Deputado Sóstenes Cavalcante, alvo de operação da PF, explica dinheiro em espécie (R$430 mil) como proveniente de venda de imóvel e critica relatórios do Coaf
O líder do Partido Liberal (PL) na Câmara dos Deputados, Sóstenes Cavalcante (RJ), reagiu às buscas realizadas pela Polícia Federal (PF) em seus endereços, afirmando que não há irregularidades em sua conduta e que os valores em dinheiro vivo apreendidos têm origem lícita.
A ação policial, deflagrada na sexta-feira (19/12), também alcançou o parlamentar Carlos Jordy (PL-RJ) e investiga possíveis desvios de recursos da cota parlamentar, com base em alertas de movimentações financeiras suspeitas detectadas pelo Conselho de Controle de Atividades Financeiras (Coaf).

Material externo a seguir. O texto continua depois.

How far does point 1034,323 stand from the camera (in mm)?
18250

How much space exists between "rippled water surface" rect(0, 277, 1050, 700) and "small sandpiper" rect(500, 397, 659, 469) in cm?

Durante coletiva de imprensa no Salão Verde da Câmara, Sóstenes detalhou a procedência dos cerca de R$ 430 mil encontrados em espécie em um flat funcional em Brasília. “Semana passada foi feito um negócio da venda do meu imóvel. O comprador quis me pagar em dinheiro. Quando eu vi que estava etiquetado, não vi nada ilícito. Eu acabei não fazendo o depósito, mas faria. Foi um lapso. Ninguém pega dinheiro ilícito e bota dentro de casa”, declarou o deputado.
Ele também defendeu a contratação de uma empresa de locação de veículos para seu gabinete, alvo de suspeitas na investigação. “Eu só alugo um carro deles. Sempre está com meu motorista ou comigo. Eu sempre usei um Corolla usado e não novo, para gastar menos com a cota. Eu pago o menor valor da Câmara. Só seria lavagem de dinheiro se eu não usasse o carro, se só emitisse a nota (sem usar o serviço)”, explicou.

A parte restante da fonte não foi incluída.